Volume 1, Number 2, May 2009

Issue on Computer Science

Page(s): 183-185

A SVM based approach to Telugu Parts Of Speech Tagging using SVMTool

G.Sindhiya Binulal, P. Anand Goud, K.P.Soman

There are different approaches to the problem of labeling a part of speech (POS) tag to each word of a natural language sentence. Parts of speech tagging is one of the most well studied problems in the field of Natural Language Processing (NLP).Parts of speech tagging is the sequence labeling problem. Labeling a POS tag to each word of an un-annotated corpus by hand is very time consuming which results in finding a method to automate the job.

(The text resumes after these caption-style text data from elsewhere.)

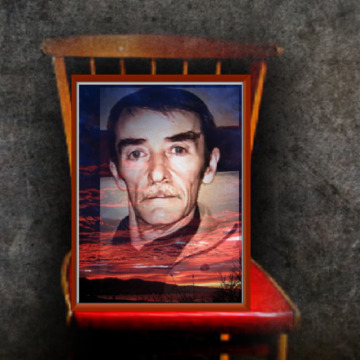 Notice Gallery for Clive Stuart SALT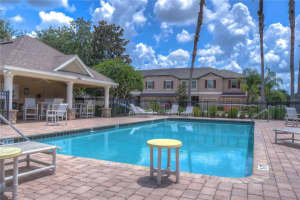 8517 ESSINGTON STREET, NEW PORT RICHEY, FL 34654 Sold 10/16/23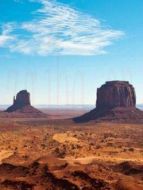 BBC：西部野生傳奇劇情介紹(1-3全集)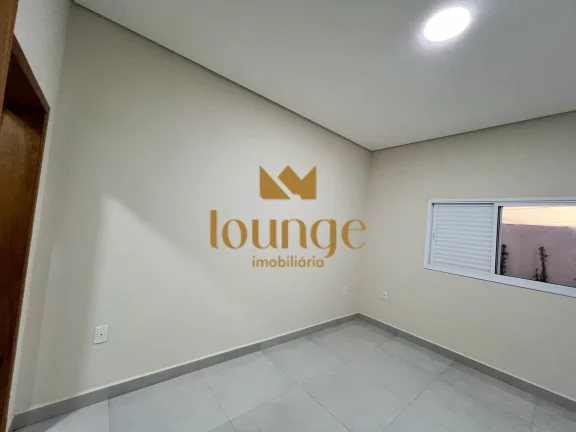 Imagem Casa à venda em Wanel Ville Zona Oeste - Sorocaba/SP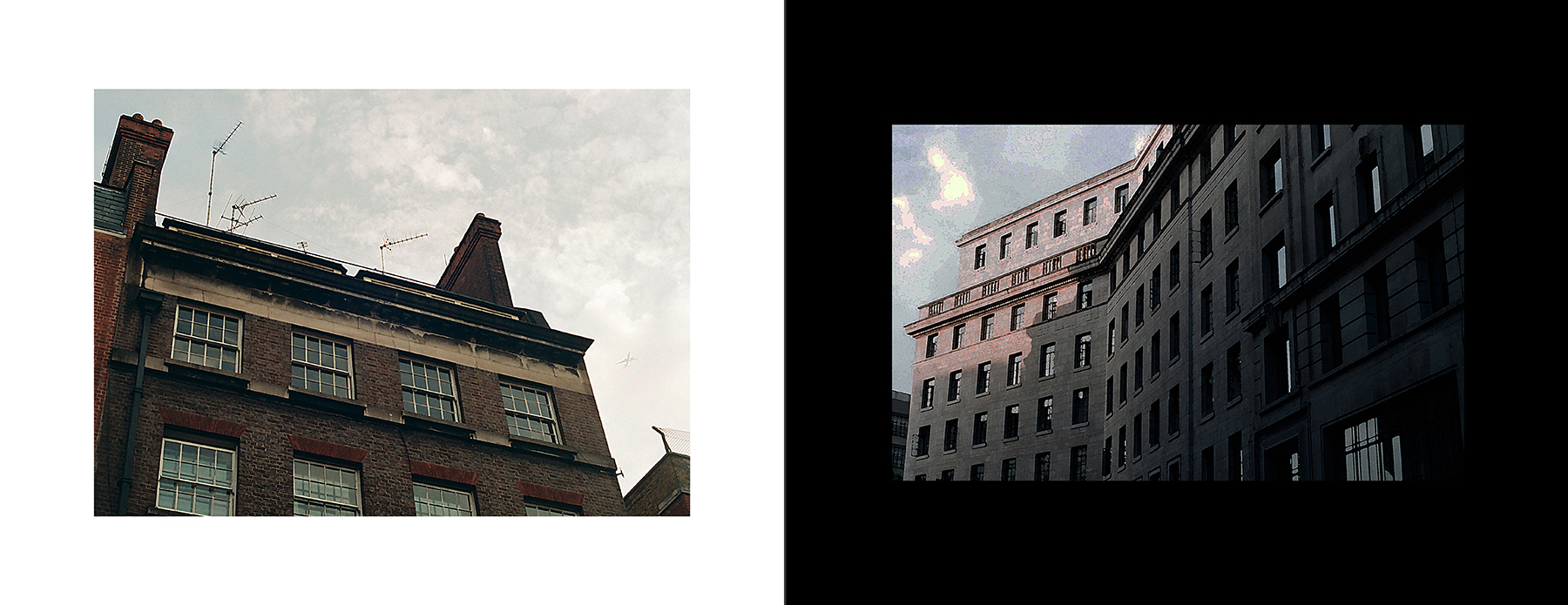 images from print files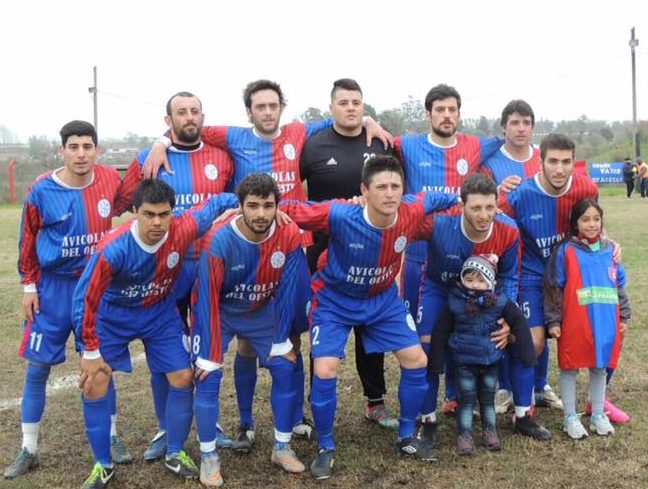 san lorenzo 2017 e1500243219622
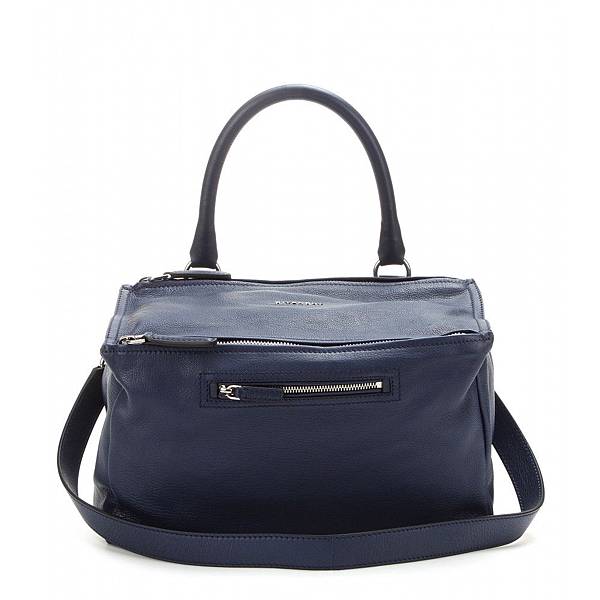 Givenchy MEDIUM PANDORA BAG11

In this paper SVMTool is applied to the problem of part of speech tagging for TELUGU language. Pos tagging can be seen as multiclass classification problem. This paper mainly explains about how binary classifier can be used for multiclass classification problem. Telugu is written the way it is spoken. The tagset used in this paper consists of 10 tags. The training corpus consists of 25000 words. The obtained accuracy is around 95% for Telugu language. Better results can be achieved by increasing the corpus size.

Index Terms

SVMTool, Tagged Corpus, Tagset